**Text shown:**
►

Pope Francis on doubt and uncertainty

By Alan Bean

We live in a post-denominational world.  This does not mean the distinction between a Presbyterian and a Methodist, or between a Roman Catholic and a Protestant, has become meaningless.  But, especially among the young, denominational distinctions are strictly secondary.  I am not a Roman Catholic, but I see Pope Francis as a spiritual leader, my spiritual leader, not because he holds a particular office, but because he is a man of wisdom and spiritual discernment.

Does this mean that Pope Francis, or any other religious leader, is always right?  Perhaps we should let the Holy Father answer that question himself.  This brief excerpt is taken from the latter part of the full interview with Pope Francis recently published in the National Catholic Review.

Certitude and Mistakes

I ask, “So if the encounter with God is not an ‘empirical eureka,’ and if it is a journey that sees with the eyes of history, then we can also make mistakes?”

The pope replies: “Yes, in this quest to seek and find God in all things there is still an area of uncertainty. There must be. If a person says that he met God with total certainty and is not touched by a margin of uncertainty, then this is not good. For me, this is an important key. If one has the answers to all the questions—that is the proof that God is not with him. It means that he is a false prophet using religion for himself. The great leaders of the people of God, like Moses, have always left room for doubt. You must leave room for the Lord, not for our certainties; we must be humble. Uncertainty is in every true discernment that is open to finding confirmation in spiritual consolation.

“The risk in seeking and finding God in all things, then, is the willingness to explain too much, to say with human certainty and arrogance: ‘God is here.’ We will find only a god that fits our measure. The correct attitude is that of St. Augustine: seek God to find him, and find God to keep searching for God forever. Often we seek as if we were blind, as one often reads in the Bible. And this is the experience of the great fathers of the faith, who are our models. We have to re-read the Letter to the Hebrews, Chapter 11. Abraham leaves his home without knowing where he was going, by faith. All of our ancestors in the faith died seeing the good that was promised, but from a distance…. Our life is not given to us like an opera libretto, in which all is written down; but it means going, walking, doing, searching, seeing…. We must enter into the adventure of the quest for meeting God; we must let God search and encounter us.

◄

**Excerpted records:**

►

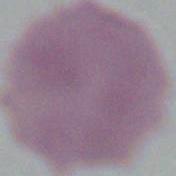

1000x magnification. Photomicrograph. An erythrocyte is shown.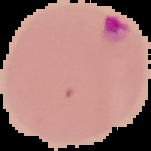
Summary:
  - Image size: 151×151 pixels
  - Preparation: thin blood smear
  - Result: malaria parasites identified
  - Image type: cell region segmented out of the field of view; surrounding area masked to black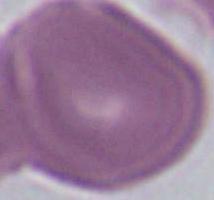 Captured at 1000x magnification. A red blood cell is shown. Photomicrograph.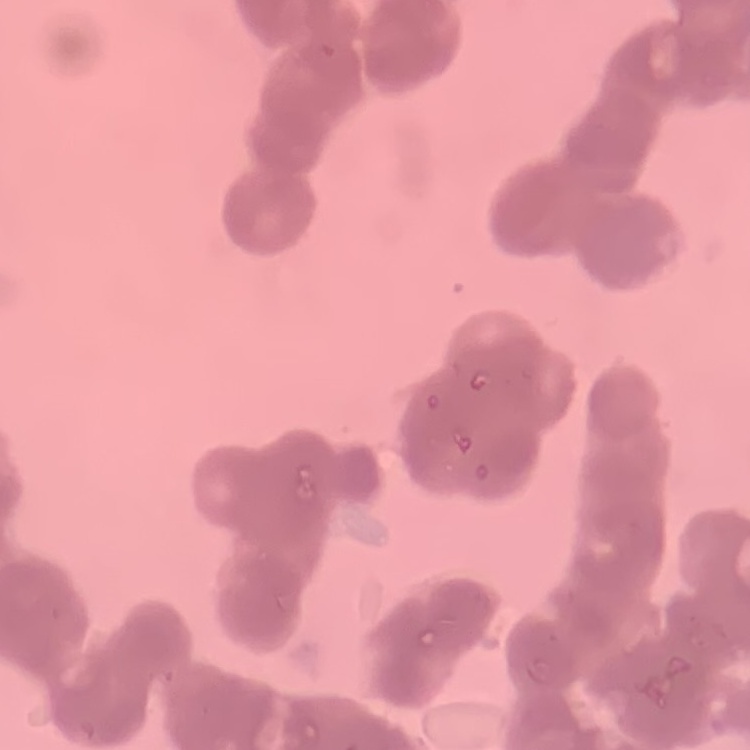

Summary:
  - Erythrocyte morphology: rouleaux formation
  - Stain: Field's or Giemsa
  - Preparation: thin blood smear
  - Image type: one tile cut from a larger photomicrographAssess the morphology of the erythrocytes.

◄
►

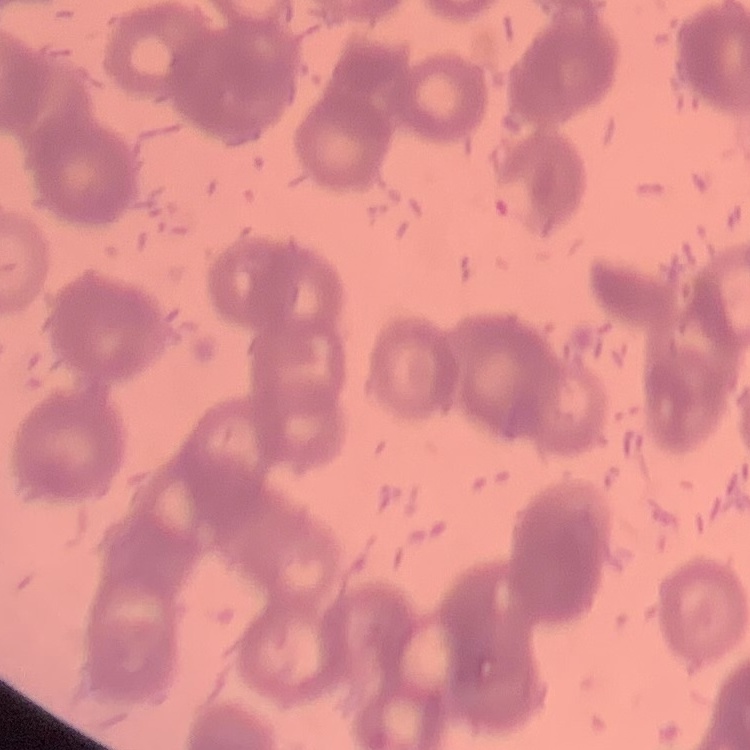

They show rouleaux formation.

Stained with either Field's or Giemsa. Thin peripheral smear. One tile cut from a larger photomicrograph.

◄
►

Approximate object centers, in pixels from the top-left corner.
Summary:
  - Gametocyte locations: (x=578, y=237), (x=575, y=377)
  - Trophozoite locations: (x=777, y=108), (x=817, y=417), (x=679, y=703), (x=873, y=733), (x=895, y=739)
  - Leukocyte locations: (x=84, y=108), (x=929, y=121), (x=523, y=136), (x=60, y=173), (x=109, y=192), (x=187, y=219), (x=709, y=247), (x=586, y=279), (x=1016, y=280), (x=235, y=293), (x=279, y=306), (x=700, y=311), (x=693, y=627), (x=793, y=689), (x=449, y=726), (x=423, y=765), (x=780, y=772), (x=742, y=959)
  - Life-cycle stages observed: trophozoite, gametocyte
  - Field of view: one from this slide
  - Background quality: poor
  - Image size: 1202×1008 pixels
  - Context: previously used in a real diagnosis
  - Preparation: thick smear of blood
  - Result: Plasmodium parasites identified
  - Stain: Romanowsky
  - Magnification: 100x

◄

**Task:**
From the piece above on Pope Francis and doubt, extract the passage word for word, starting with the words "By Alan Bean" and stopping after "National Catholic Review.".

**Exercise answer:**
By Alan Bean

We live in a post-denominational world.  This does not mean the distinction between a Presbyterian and a Methodist, or between a Roman Catholic and a Protestant, has become meaningless.  But, especially among the young, denominational distinctions are strictly secondary.  I am not a Roman Catholic, but I see Pope Francis as a spiritual leader, my spiritual leader, not because he holds a particular office, but because he is a man of wisdom and spiritual discernment.

Does this mean that Pope Francis, or any other religious leader, is always right?  Perhaps we should let the Holy Father answer that question himself.  This brief excerpt is taken from the latter part of the full interview with Pope Francis recently published in the National Catholic Review.